■ The data
• • • • • • •

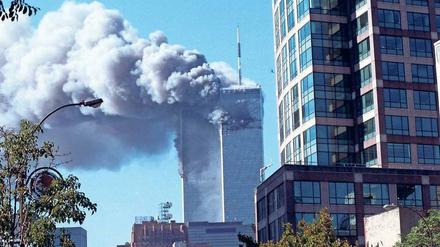 New Yorks Inferno. Am 11. September 2001 steuerten Islamisten Passagierflugzeuge ins World Trade Center.
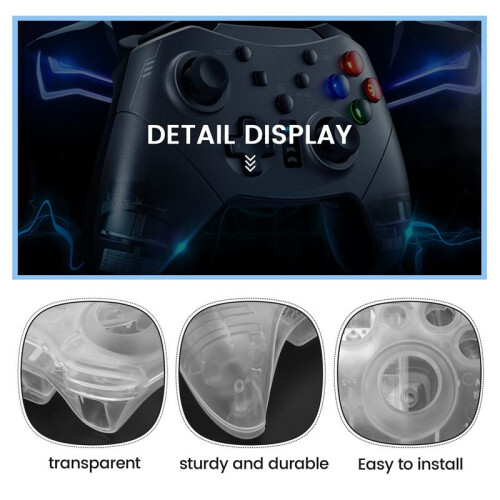 Crystal Shell Compatible with   360 Wireless Controller , Clear 2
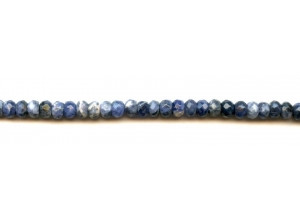 Sodalite 6mm Faceted Rondell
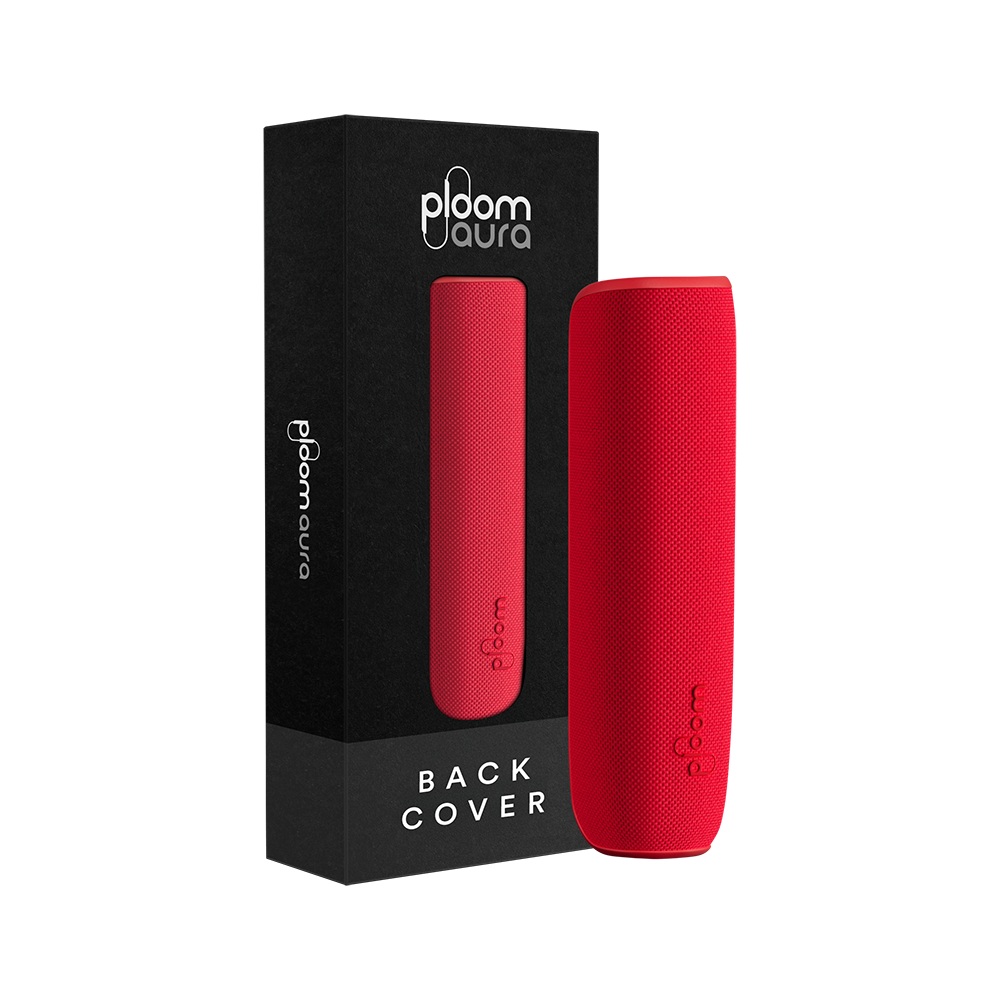 Image of Ploom AURA Fabric Back Cover - Lava Red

• • • • • • •

■ What you are asked to do
Apart from the images, every line above is to be given again exactly.

■ Output for this task
 New Yorks Inferno. Am 11. September 2001 steuerten Islamisten Passagierflugzeuge ins World Trade Center.
 Crystal Shell Compatible with   360 Wireless Controller , Clear 2
 Sodalite 6mm Faceted Rondell
 Image of Ploom AURA Fabric Back Cover - Lava Red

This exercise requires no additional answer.